Data
######
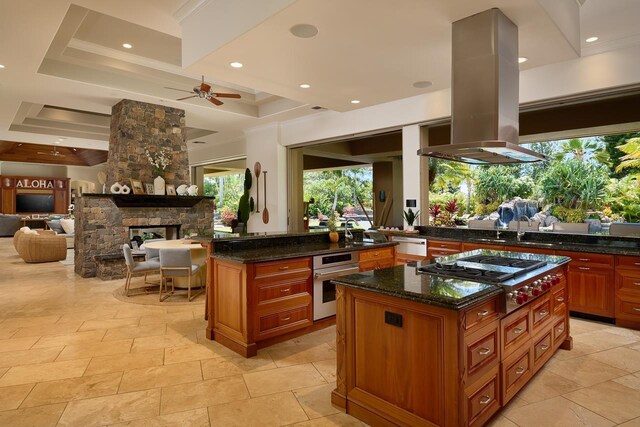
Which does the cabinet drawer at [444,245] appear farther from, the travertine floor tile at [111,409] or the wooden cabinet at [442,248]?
the travertine floor tile at [111,409]

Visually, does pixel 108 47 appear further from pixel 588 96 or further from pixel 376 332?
pixel 588 96

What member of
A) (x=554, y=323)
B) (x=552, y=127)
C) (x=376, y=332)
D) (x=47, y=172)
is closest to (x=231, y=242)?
(x=376, y=332)

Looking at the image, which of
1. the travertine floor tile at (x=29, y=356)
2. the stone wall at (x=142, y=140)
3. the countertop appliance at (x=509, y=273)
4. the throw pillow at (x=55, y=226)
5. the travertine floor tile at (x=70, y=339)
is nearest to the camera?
the countertop appliance at (x=509, y=273)

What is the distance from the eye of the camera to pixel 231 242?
12.2 feet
######
Your objective
Every line is to be duplicated exactly, though pictures stay out.

Task result
Which does the cabinet drawer at [444,245] appear farther from, the travertine floor tile at [111,409] or the wooden cabinet at [442,248]?
the travertine floor tile at [111,409]

Visually, does pixel 108 47 appear further from pixel 588 96 or further from pixel 376 332?
pixel 588 96

What member of
A) (x=554, y=323)
B) (x=552, y=127)
C) (x=376, y=332)
D) (x=47, y=172)
is closest to (x=231, y=242)?
(x=376, y=332)

Looking at the image, which of
1. the travertine floor tile at (x=29, y=356)
2. the stone wall at (x=142, y=140)
3. the countertop appliance at (x=509, y=273)
4. the throw pillow at (x=55, y=226)
5. the travertine floor tile at (x=70, y=339)
is nearest to the camera?
the countertop appliance at (x=509, y=273)

What is the distance from the eye of the camera to pixel 231 242?
12.2 feet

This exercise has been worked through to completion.